Murtaugh: Students speak out, protest at State Capitol

Taysha Murtaugh

I didn’t go to any of my classes Monday. I skipped the two classes in which I have tests Friday to go to Des Moines.

No, I wasn’t hungover, and I didn’t play hooky to hit Jordan Creek Town Center. Instead, at 10 a.m., I boarded a school bus at the Memorial Union and headed for the State Capitol.

About 90 other ISU students did the same. Together with students from the University of Iowa and University of Northern Iowa, we totaled more than 300 students who gathered to protest budget cuts to the universities.

The atmosphere at the capitol was interesting. Students, mostly ambassadors or members of each school’s student government, buzzed about, wearing buttons that read, “STOP THE CUTS,” and attempting to lobby the legislatures.

The event sort of resembled a career fair, as most students dressed to impress, wearing suits or pencil skirts. The students could be associated with their respective colleges by the color of their clothes or buttons: ISU students wore cardinal red; UNI, purple; Iowa, yellow.

However, colors were the only way to distinguish the normally rival colleges. Whatever hard feelings the students had for each other were left at the door; we were in this one together. The cuts to the universities could affect the programs, class sizes and enrollment, faculty and tuition at all three schools, after all.

However, not every student came to protest the cuts. ISU College Republicans came to support the cuts or protest the protesters, holding signs that sang, “Trim the fat!” and, “You can’t spend money you don’t have!”

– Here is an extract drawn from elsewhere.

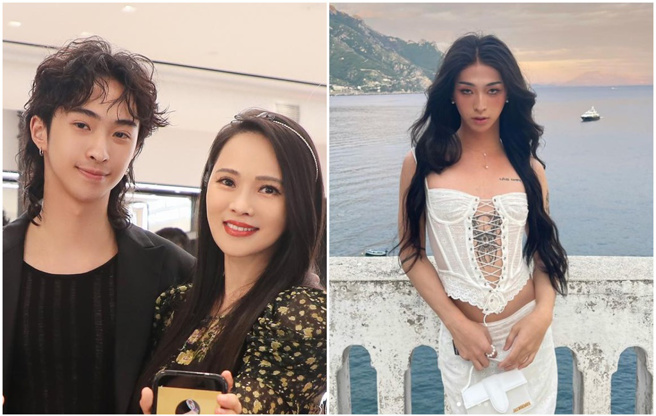 伊能靜的兒子庾恩利熱愛穿女裝。（圖／FB@伊能靜；IG@sprinkle_my_tinkle）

Maneuvering through the crowd that day to gather opinions and snap photos, I noticed a lot of faces too young to protest, with little bodies I would expect to be sitting in desks at 2 p.m. The dozens of elementary school children I saw weren’t playing hooky either. They were on a class field trip to the State Capitol, which just happened to coincide with the big kids’ protest.

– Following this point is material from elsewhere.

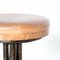 Industrial Stool with Leather Seat 10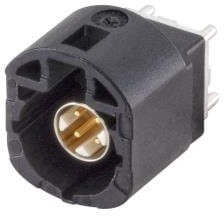 D4S12H-40MA5-A, RF Connectors / Coaxial Connectors Straight Plug PCB w/Housing T&amp;R Black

A group of little boys noticed my ISU T-shirt. Half of them cheered, half of them hissed and shouted “Go Iowa.”

At such a young age, these kids have already formed an opinion about the Iowa universities. I would venture that a majority of them will end up attending Iowa State, Iowa or UNI one day.

Watching their little faces look up in awe at the dome of the Capitol overhead, I wondered how different the three universities will be when they go to college. Will they receive the same quality of education? The same reasonable class sizes, the same qualified professors and the same array of programs from which to choose?

One floor up, their seniors were on a field trip of their own to make certain they do.